What the exercise asks |
Answer these questions from the case summary:
1. Which assessment year does the case relate to?
2. Who held a sizeable share in both the assessee firm and UTC?
3. Under which section was Aparna Ashram granted registration?

Reading passage |
Case Law Details

Case Name : M/s Ganapathy & Co. Vs CIT (Supreme Court of India)
Appeal Number : Civil Appeal No. 1964 of 2008
Date of Judgement/Order : 18/01/2016
Related Assessment Year : 1984 -1985
Courts : Supreme Court of India (343)

Brief of the Case

Supreme Court held In the case of M/s Ganapathy & Co. vs. CIT that in the current case, each relevant fact considered by the High Court to answer the questions referred to it on the claim(s) of deduction raised by the assessee are acknowledged, admitted and undisputed facts. No fresh determination of facts found by the Tribunal has been made by the High Court.

What, however, the High Court did was to take into account certain additional facts, already on record, which were however not taken note of by the Tribunal to arrive at its findings, e.g., that the appellant – assessee had failed to furnish any proof of service rendered by UTC in the course of the relevant Assessment Year i.e. 1984-1985. There was no departure from the basic facts found by the learned Tribunal. This is surely an exercise that was within the jurisdiction of the High Court in the exercise of its reference power under the provisions of the Act.

Facts of the Case

Disallowance of Service charges

The assessee claimed the benefit of disallowance of the service charges paid to one M/s Universal Trading Company (UTC). The Assessing Officer disallowed the said claim on the ground that in the proceedings arising out of the Assessment Order for the previous year i.e. 1983-1984 the said claim had been negatived by the C.I.T. in appeal. The Assessing Officer, in addition, also took note of the fact that the membership in the asseessee-firm and UTC is common and one K.L. Srihari had a sizeable holding in each of the two firms. The Assessing Officer also had regard to the fact, while disallowing the said claim that the assessee had failed to provide proof of service rendered by UTC in the period covered by the Assessment Year in question. He also took note of the advice of a Chartered Accountant contained in a Note which was found in the course of a search proceeding. The said Note contained an advice to the assessee to include service charges to UTC as one of the methods to reduce the incidence of Income Tax.

Disallowance of donation to Aparna Ashram

Disallowance of donation made to Aparna Ashram by the assessee was refused by the Primary and First Appellate Authority on the ground that the necessary certificate showing that the donee (Aparna Ashram) had complied with the conditions subject to which registration was granted to it under Section 35(2A) was not produced by the assessee so as to entitle it to the claim of deduction of the donation made.

Held by ITAT

Disallowance of Service charges

ITAT allowed the appeal of the assessee. It was held that the order of the CIT (A) in the earlier assessment proceeding, relied upon by the Assessing Officer, was reversed in appeal by the ITAT and also that in the course of said earlier assessment proceeding the legal effect of the advice tendered by the Chartered Accountant to reduce the incidence of Income Tax was found to be permissible in law.

Disallowance of donation to Aparna Ashram

ITAT allowed the appeal of the assessee and held that conditions were not material.

Held by High Court

Disallowance of Service charges

High Court allowed the appeal of the revenue.

Disallowance of donation to Aparna Ashram

High Court allowed the appeal of the revenue. It was held that said conditions were necessary preconditions to the grant of statutory registration and had to be satisfied.

Dataset records |
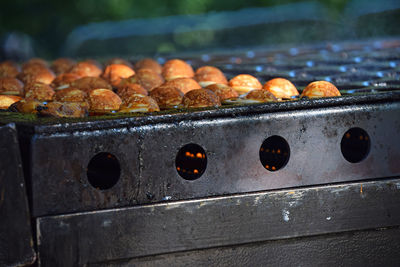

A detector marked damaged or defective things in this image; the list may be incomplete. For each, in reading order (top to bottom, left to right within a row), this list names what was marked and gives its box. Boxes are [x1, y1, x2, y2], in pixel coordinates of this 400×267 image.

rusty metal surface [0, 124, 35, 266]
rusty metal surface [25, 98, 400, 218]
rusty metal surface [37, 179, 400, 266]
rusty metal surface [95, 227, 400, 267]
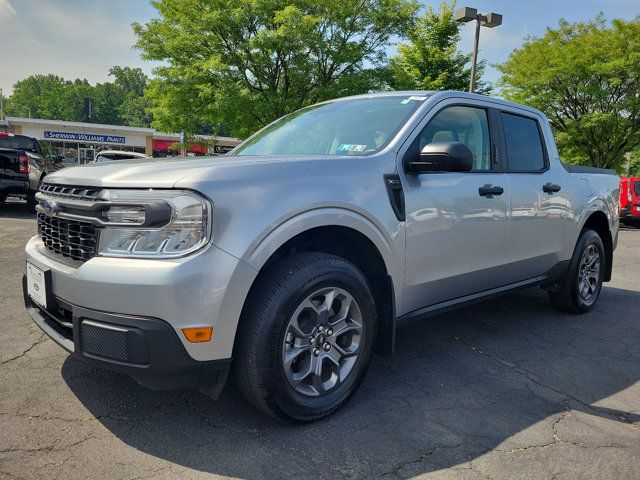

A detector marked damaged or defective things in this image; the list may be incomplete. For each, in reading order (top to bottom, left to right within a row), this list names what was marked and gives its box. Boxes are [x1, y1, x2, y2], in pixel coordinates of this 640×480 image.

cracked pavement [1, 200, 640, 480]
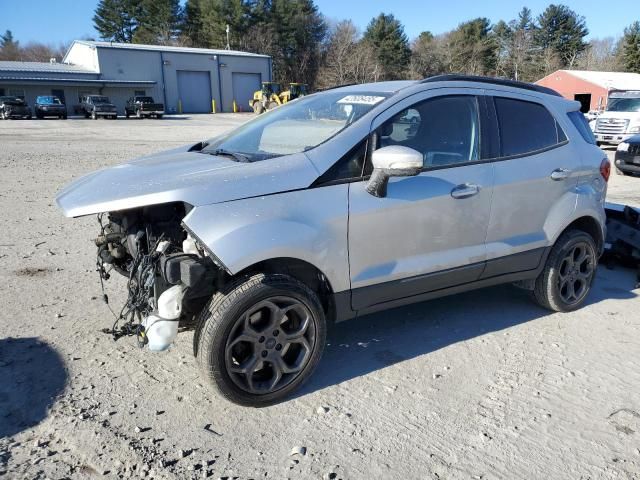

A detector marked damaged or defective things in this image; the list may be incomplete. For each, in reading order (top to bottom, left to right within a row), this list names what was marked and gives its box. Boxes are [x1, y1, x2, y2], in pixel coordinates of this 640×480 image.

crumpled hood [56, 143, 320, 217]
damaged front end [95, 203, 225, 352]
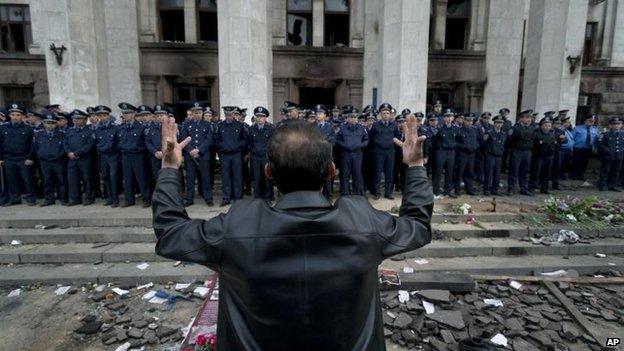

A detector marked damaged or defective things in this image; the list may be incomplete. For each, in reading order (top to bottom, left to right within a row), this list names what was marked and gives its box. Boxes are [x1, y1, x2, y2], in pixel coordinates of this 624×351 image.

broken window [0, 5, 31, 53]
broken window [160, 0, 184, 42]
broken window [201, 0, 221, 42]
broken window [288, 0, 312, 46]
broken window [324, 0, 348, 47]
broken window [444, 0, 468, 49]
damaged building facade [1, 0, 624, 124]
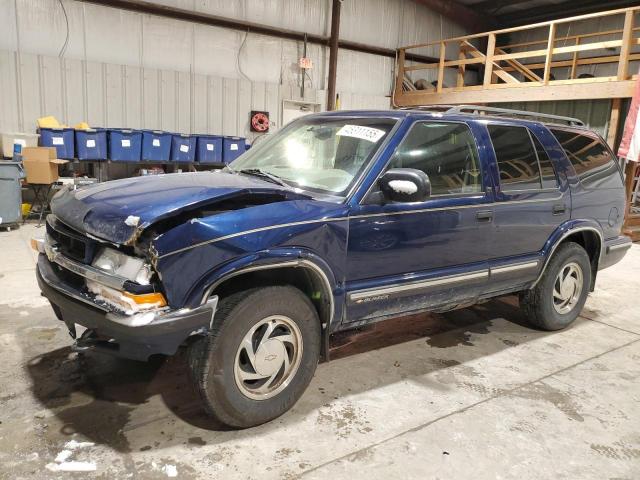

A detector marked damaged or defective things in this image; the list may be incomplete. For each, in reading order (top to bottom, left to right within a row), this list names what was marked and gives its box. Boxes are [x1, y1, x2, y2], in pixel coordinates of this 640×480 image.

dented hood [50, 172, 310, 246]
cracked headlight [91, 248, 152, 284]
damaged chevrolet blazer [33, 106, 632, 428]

* * *

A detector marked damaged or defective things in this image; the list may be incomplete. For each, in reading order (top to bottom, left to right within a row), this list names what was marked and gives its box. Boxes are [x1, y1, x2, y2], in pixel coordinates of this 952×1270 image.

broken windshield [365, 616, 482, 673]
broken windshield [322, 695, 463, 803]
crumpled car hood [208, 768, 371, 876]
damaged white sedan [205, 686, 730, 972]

---

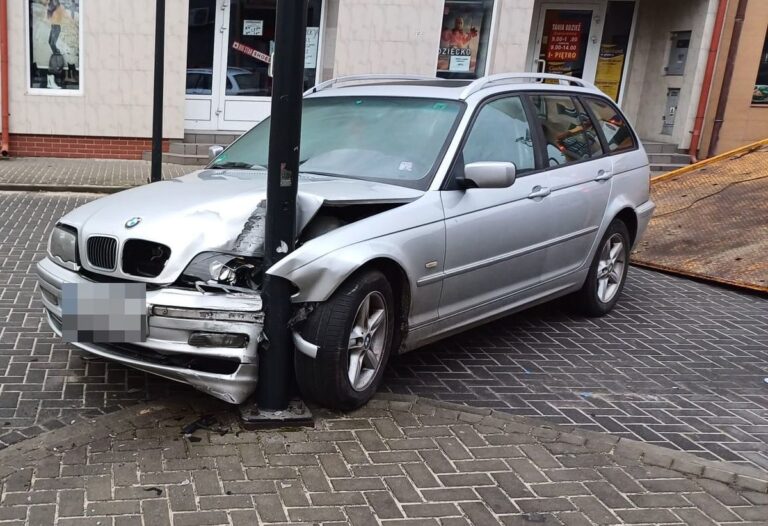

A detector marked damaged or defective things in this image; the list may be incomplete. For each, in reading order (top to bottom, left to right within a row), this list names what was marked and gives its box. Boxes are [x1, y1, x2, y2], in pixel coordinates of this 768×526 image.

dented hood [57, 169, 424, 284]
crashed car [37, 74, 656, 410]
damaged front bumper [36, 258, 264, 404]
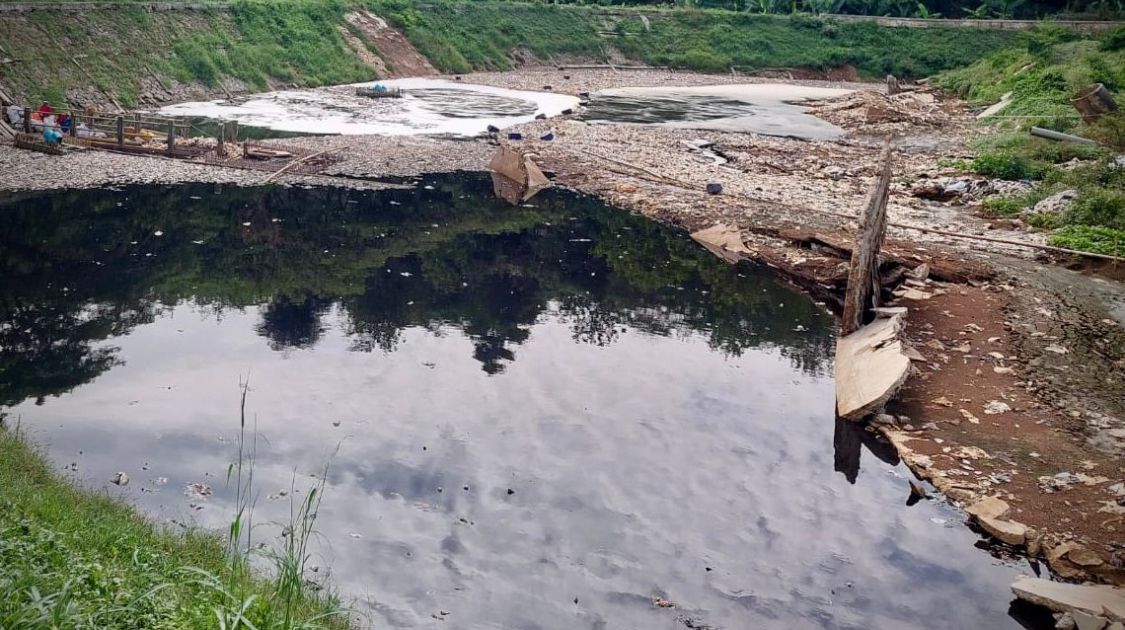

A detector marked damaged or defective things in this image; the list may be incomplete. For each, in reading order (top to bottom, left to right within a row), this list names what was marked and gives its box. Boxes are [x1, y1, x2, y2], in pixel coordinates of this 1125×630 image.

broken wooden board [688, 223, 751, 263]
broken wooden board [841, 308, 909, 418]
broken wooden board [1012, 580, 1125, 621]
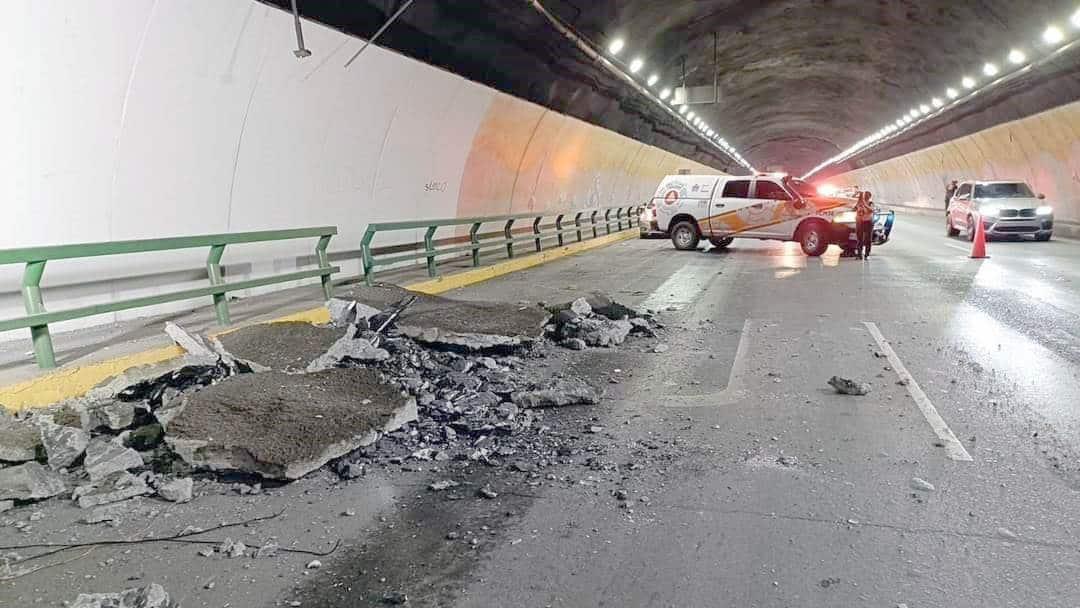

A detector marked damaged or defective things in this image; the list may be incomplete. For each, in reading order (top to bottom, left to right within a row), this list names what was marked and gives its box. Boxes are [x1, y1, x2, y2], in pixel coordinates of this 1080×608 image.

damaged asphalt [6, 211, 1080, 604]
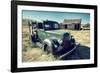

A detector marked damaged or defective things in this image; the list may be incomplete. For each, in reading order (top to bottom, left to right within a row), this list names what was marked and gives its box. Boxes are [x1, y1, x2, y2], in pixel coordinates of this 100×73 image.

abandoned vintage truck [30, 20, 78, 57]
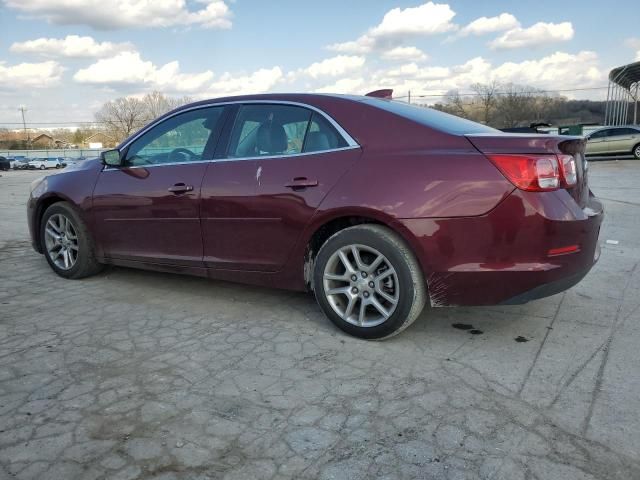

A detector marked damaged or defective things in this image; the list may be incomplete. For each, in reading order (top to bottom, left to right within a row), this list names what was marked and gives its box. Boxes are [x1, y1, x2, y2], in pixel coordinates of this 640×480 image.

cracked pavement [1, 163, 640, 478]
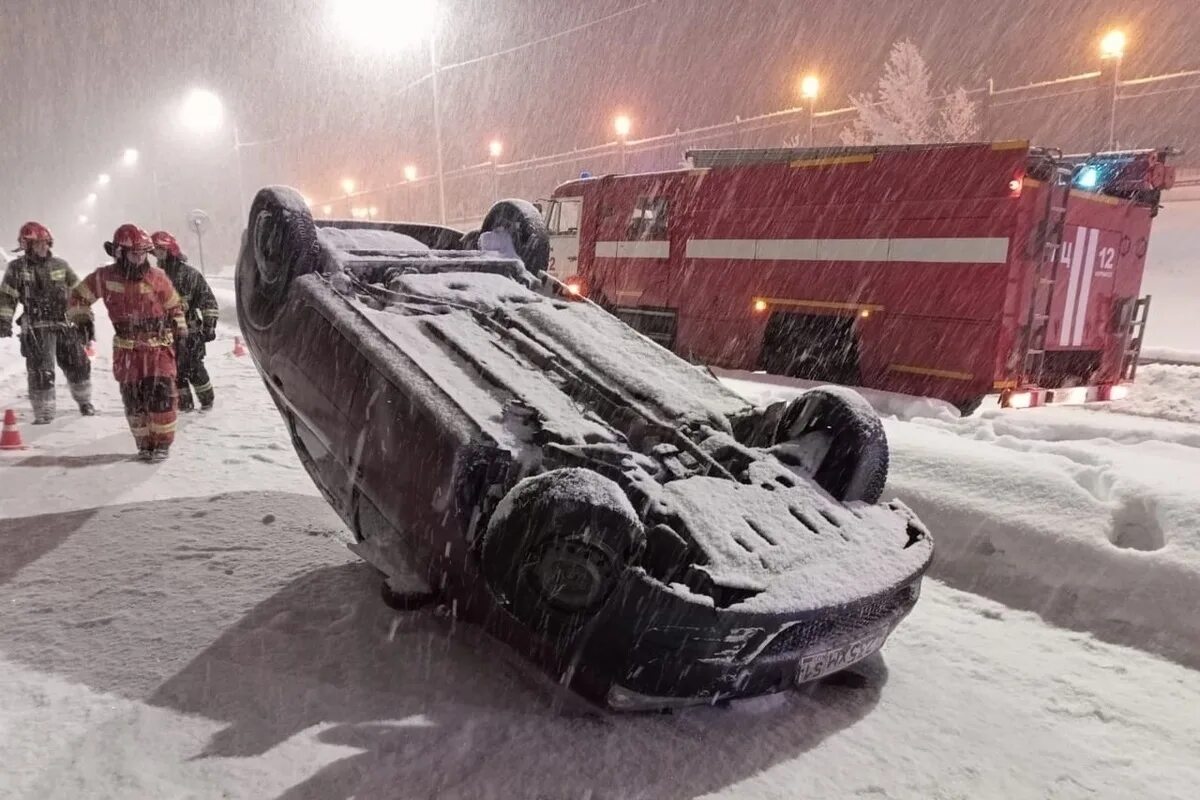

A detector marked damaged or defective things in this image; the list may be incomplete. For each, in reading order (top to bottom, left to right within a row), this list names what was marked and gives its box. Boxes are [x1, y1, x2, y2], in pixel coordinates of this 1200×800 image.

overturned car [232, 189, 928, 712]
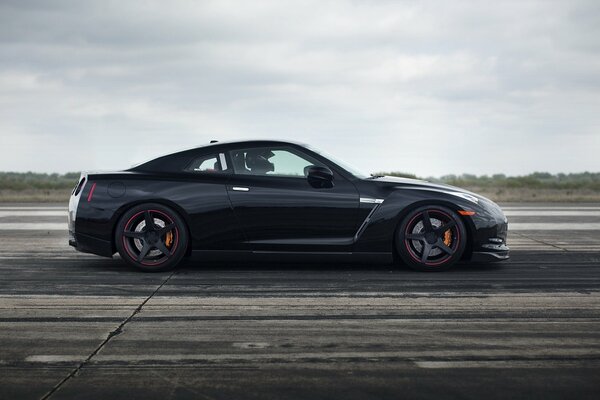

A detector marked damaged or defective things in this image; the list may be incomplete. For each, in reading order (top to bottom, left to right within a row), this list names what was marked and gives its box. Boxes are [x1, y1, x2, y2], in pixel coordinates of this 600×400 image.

Answer below |
1. 1984-1985
2. K.L. Srihari
3. Section 35(2A)